#### [PROBLEM DESCRIPTION]
Locate every row below that contains the string "chrome", treating uppercase and lowercase as different, and copy each of those rows.

#### [DATASET ENTRIES]
◆ ◆ ◆ ◆

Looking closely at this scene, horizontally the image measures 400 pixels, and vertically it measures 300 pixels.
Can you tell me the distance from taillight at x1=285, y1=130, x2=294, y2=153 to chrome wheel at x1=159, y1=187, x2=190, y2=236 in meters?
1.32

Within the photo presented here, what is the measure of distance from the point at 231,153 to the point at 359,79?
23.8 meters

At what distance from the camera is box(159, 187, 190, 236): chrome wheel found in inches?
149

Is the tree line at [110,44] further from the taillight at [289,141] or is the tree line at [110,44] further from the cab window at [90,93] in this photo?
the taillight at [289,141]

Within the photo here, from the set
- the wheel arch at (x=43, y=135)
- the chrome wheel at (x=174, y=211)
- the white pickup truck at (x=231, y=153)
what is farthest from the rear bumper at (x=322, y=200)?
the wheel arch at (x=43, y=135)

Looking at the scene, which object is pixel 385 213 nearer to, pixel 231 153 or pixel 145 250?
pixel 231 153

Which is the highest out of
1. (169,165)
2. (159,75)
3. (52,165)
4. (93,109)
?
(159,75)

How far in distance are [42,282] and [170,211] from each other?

◆ ◆ ◆ ◆

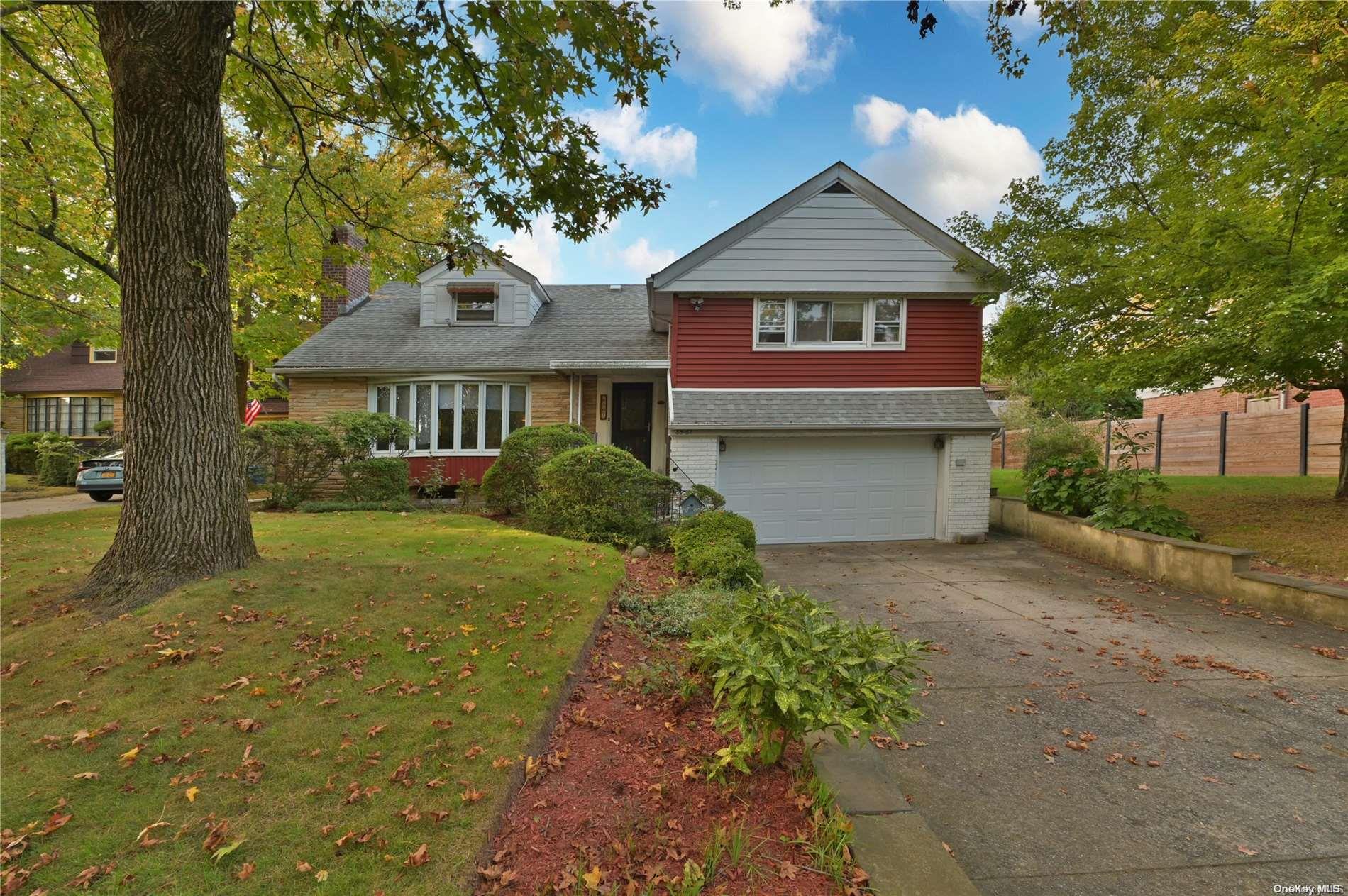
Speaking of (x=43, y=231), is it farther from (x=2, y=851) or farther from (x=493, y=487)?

◆ ◆ ◆ ◆

#### [RESULT]
Can you tell me the distance from taillight at x1=285, y1=130, x2=294, y2=153 to chrome wheel at x1=159, y1=187, x2=190, y2=236 in meters?
At what distance from the camera is box(159, 187, 190, 236): chrome wheel found in inches?
- the chrome wheel at (x=174, y=211)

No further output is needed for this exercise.